Brano:
******************************
Si barcamena. Fa venire centinaia di “lavoratori” dall’Estremo Oriente. Li
sfrutta su scala industriale. Fa lo schiavista e poi fallisce».
Adesso lo stabilimento di Bacǎu è condotto da Moncler che
probabilmente sapeva dei metodi scorretti di gestione del lavoro adottati in
Sonoma in quanto come riporta – alla sezione “Profilo della filiera di
fornitura” – nel proprio sito internet: «L’intero processo di confezionamento è
attentamente monitorato dai tecnici Moncler che ne verificano l’allineamento
con gli standard richiesti attraverso una metodologia rigorosa e verifiche
settimanali sul campo». Seguendo i valori aziendali interni di “Responsabilità”
e “Rispetto”, manifesta l’impegno a implementare iniziative specifiche per
promuovere il benessere dei dipendenti in Romania, ma penso che prima dovrebbe
attuare provvedimenti di “degambanizzazione” dei “kapo” reparti come Marian
Bodron, che per parecchi anni ha lavorato nel ruolo di controllore e direttore
di produzione per il Gamba, e dal suo profilo su Linkedin (portale web di
relazioni professionali) si apprende che è rimasto nella fabbrica di Bacǎu
svolgendo l’identica mansione per Moncler.
******************************
Materiale fornito:
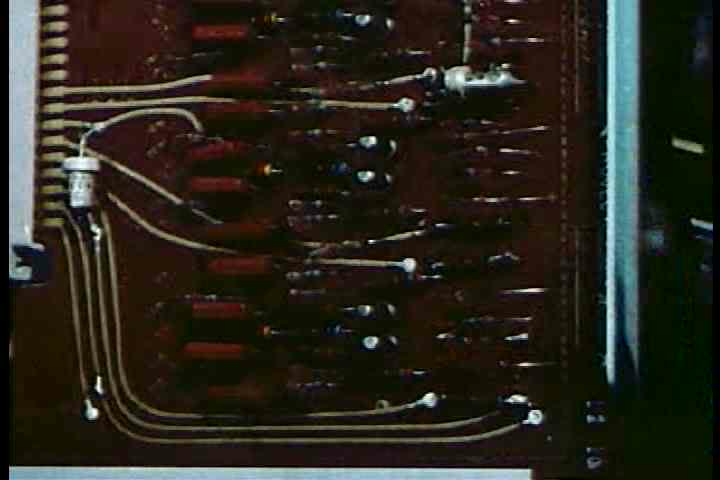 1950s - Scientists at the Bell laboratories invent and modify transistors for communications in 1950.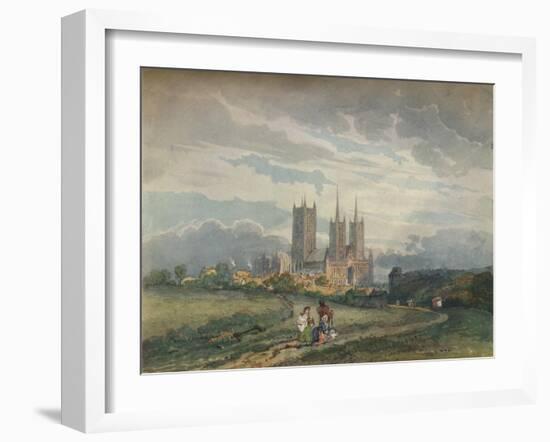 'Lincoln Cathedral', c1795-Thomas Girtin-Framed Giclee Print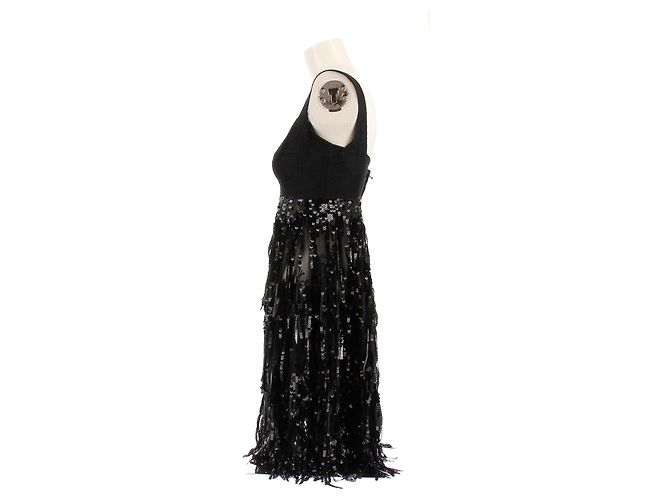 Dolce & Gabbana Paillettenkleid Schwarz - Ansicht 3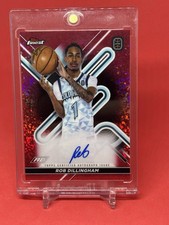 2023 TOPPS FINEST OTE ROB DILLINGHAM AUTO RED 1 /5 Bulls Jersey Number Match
******************************
Esercizio A:
Indica se queste affermazioni concordano con il brano su Moncler a Bacǎu. Per ciascuna rispondi sì o no e cita le parole del brano che lo stabiliscono.
(i) Moncler dichiara di svolgere verifiche mensili sul campo.
(ii) Marian Bodron ha lavorato come controllore e direttore di produzione per il Gamba.
(iii) Oggi lo stabilimento di Bacǎu è gestito da Moncler.
Esercizio B:
Rispondi in base al brano su Moncler a Bacǎu:
(i) Da quale zona del mondo arrivano i «lavoratori» fatti venire nello stabilimento?
(ii) In quale sezione del proprio sito internet Moncler descrive il monitoraggio del confezionamento?
(iii) Da quale portale si apprende che Marian Bodron è rimasto nella fabbrica di Bacǎu?
Esercizio C:
Prosegui il brano su Moncler a Bacǎu dopo la sua ultima frase.

Risposta A:
(i) No: «verifiche settimanali sul campo».
(ii) Sì: «per parecchi anni ha lavorato nel ruolo di controllore e direttore di produzione per il Gamba».
(iii) Sì: «Adesso lo stabilimento di Bacǎu è condotto da Moncler».

Risposta B:
(i) Dall'Estremo Oriente.
(ii) Nella sezione «Profilo della filiera di fornitura».
(iii) Da Linkedin.

Risposta C:
Dal 2013 al 2017 l’azienda del piumino di lusso ha
raddoppiato il fatturato da 580 milioni a 1,19 miliardi di euro, con il
contestuale incremento dei profitti (da 92 milioni a 249 milioni) e anche dei
dividendi azionari, da 25 milioni a 70,7 milioni.
L’alta redditività – determinata dall’abbattimento dei costi
di produzione, senza che il reale fabbricatore del prodotto, cioè il
lavoratore, riceva neppure un cinquantino di aumento salariale – porta un
mucchio di soldi ai proprietari dell’azienda.
Ma chi sono e come usano questo denaro che straguadagnano?
L’azionista di riferimento è Remo Ruffini con una quota di
maggioranza relativa del 26,75%. Di origine comasca, inizia la carriera
imprenditoriale della moda negli Stati Uniti nell’azienda di famiglia. In
seguito rientra in Italia realizzando diversi marchi di abbigliamento, nel 1999
ricopre l’incarico di direttore creativo di Moncler e dopo qualche anno ne
diviene socio. Ha una ricchezza personale stimata sui 2 miliardi di dollari.
Indossa esclusivamente pullover di cashmere scozzese di marca William Lockie.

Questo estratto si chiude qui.